Wissenschaftlerin Hofmann – die selbst keine biografischen Bezüge zu den Ereignissen vor hundert Jahren hat – ist sich sicher, dass nur durch Aufarbeitung Heilung und Versöhnung entstehen kann. Der reale Gedenkort hat dabei eine wichtige Funktion: Hier können Kerzen angezündet, Kränze niedergelegt und Trauergottesdienste abgehalten werden. Parallel dazu will Hofmann auch die wissenschaftliche Auseinandersetzung vorantreiben. Eine virtuelle Gedenkstätte soll die auf dem Luisenkirchhof ergänzen. Auf einer englischsprachigen Webseite (http://www.virtual-genocide-memorial.de), die in einigen Monaten online geht, werden möglichst viele Ortsnamen innerhalb des Osmanischen Reichs aufgelistet. Zu den Orten will Hofmann Informationen zusammengetragen: Welche Christen haben dort gelebt? Gab es Künstler, Schriftsteller, Architekten, bedeutende Kaufleute?

BEREITGESTELLTE ANGABEN =>
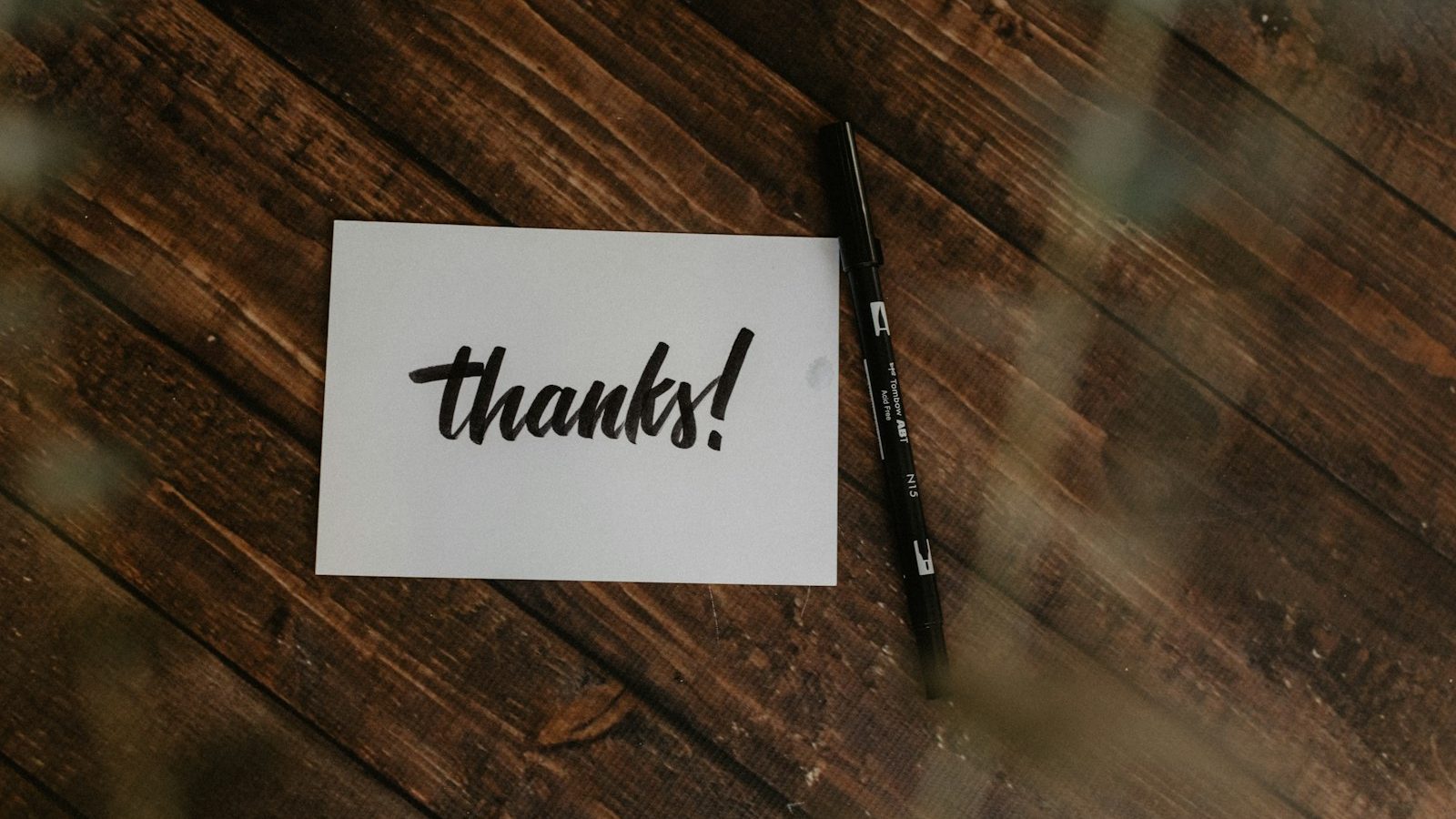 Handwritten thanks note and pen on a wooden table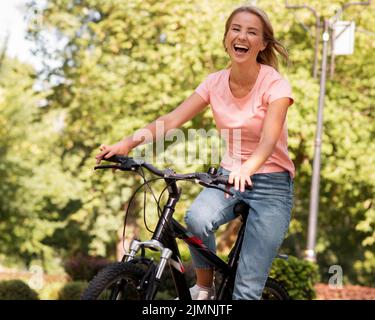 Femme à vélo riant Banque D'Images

* * *

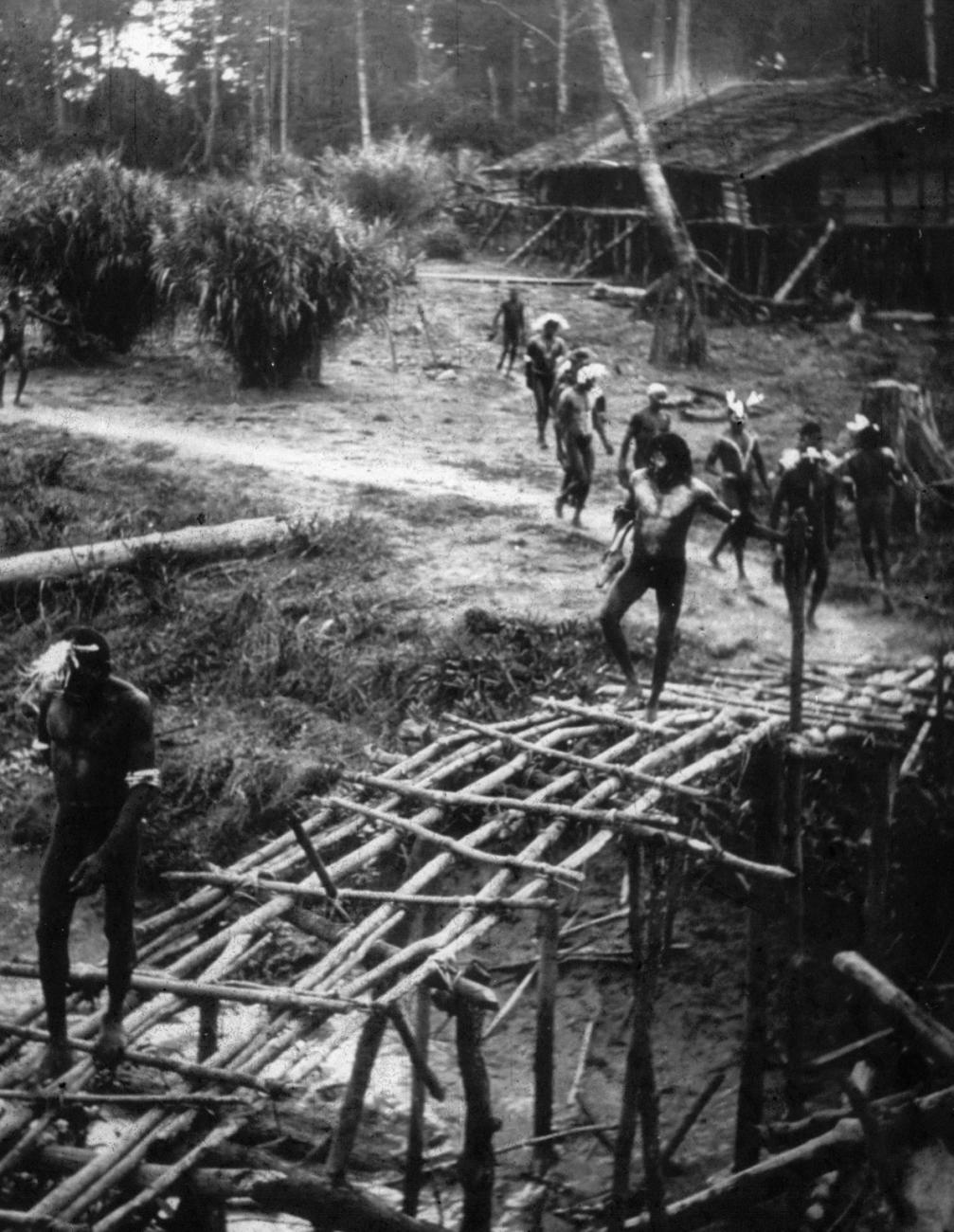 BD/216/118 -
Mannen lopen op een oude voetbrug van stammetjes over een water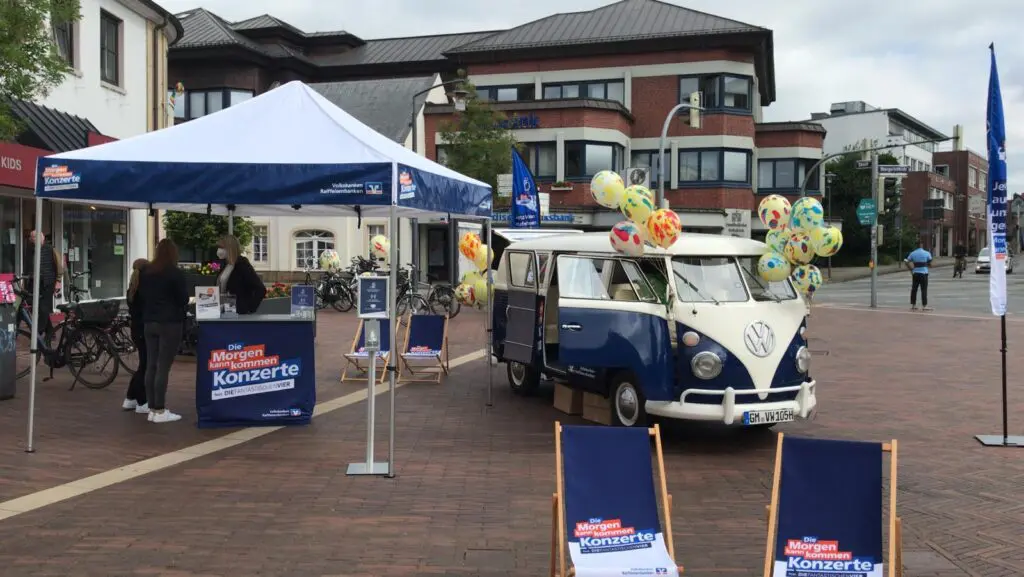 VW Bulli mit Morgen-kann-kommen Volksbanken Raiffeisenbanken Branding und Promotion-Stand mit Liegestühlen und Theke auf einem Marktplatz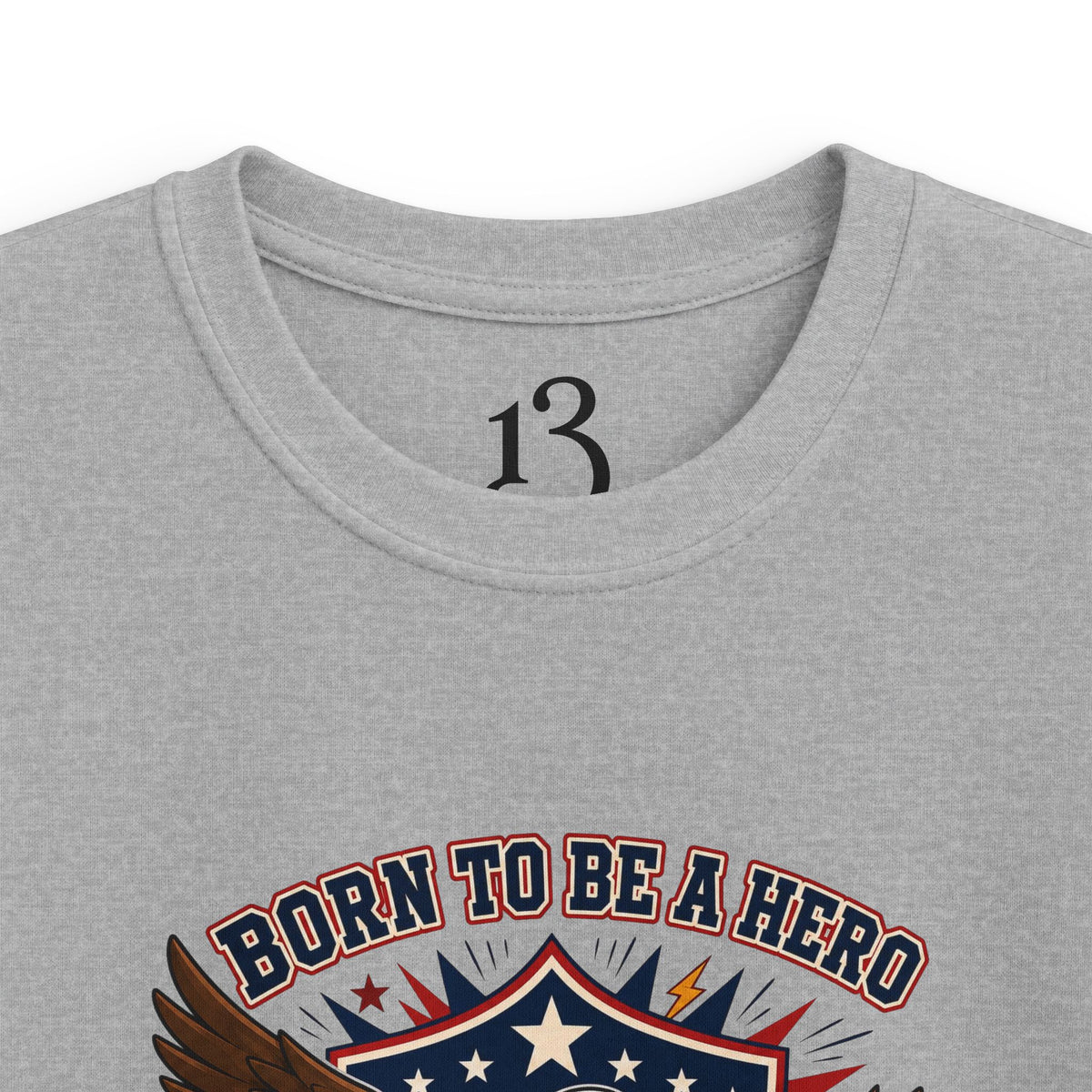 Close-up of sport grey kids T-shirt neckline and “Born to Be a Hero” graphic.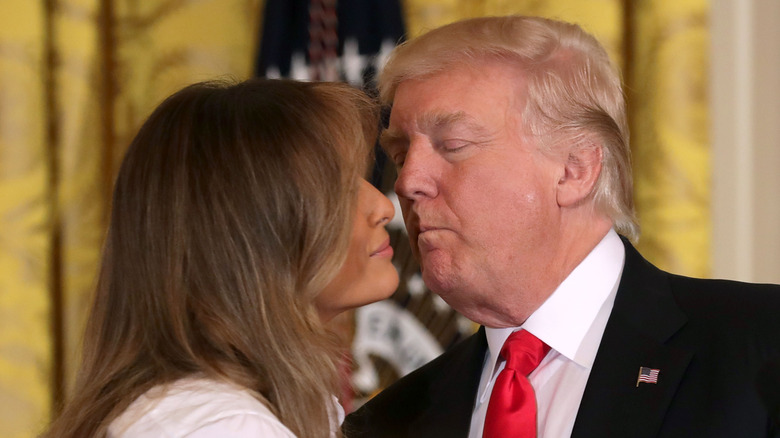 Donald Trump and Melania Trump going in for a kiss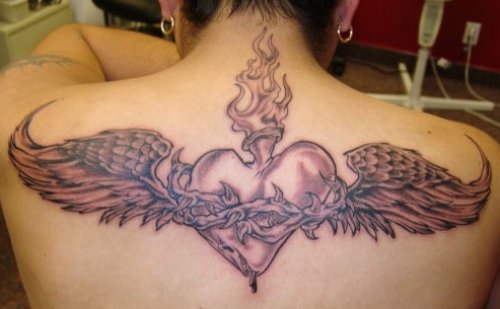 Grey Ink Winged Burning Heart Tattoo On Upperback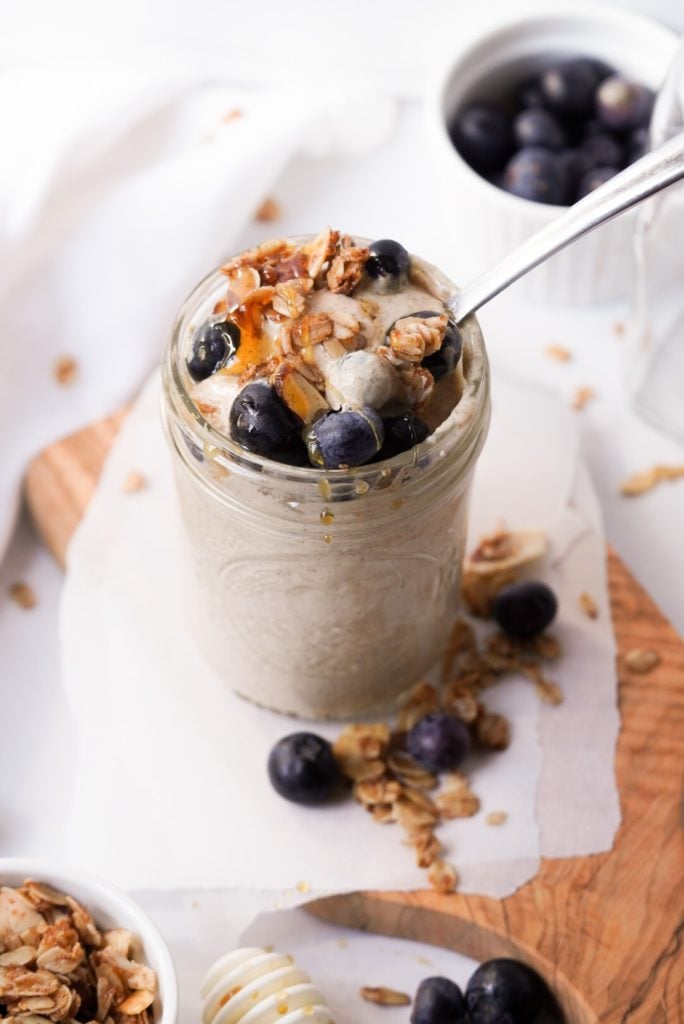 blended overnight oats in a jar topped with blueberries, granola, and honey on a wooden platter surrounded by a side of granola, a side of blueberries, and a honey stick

AUFGABENSTELLUNG =>
Gib den Text über die Gedenkstätten auf dem Luisenkirchhof und im Netz vollständig und wortgetreu wieder.

ERGEBNIS =>
Wissenschaftlerin Hofmann – die selbst keine biografischen Bezüge zu den Ereignissen vor hundert Jahren hat – ist sich sicher, dass nur durch Aufarbeitung Heilung und Versöhnung entstehen kann. Der reale Gedenkort hat dabei eine wichtige Funktion: Hier können Kerzen angezündet, Kränze niedergelegt und Trauergottesdienste abgehalten werden. Parallel dazu will Hofmann auch die wissenschaftliche Auseinandersetzung vorantreiben. Eine virtuelle Gedenkstätte soll die auf dem Luisenkirchhof ergänzen. Auf einer englischsprachigen Webseite (http://www.virtual-genocide-memorial.de), die in einigen Monaten online geht, werden möglichst viele Ortsnamen innerhalb des Osmanischen Reichs aufgelistet. Zu den Orten will Hofmann Informationen zusammengetragen: Welche Christen haben dort gelebt? Gab es Künstler, Schriftsteller, Architekten, bedeutende Kaufleute?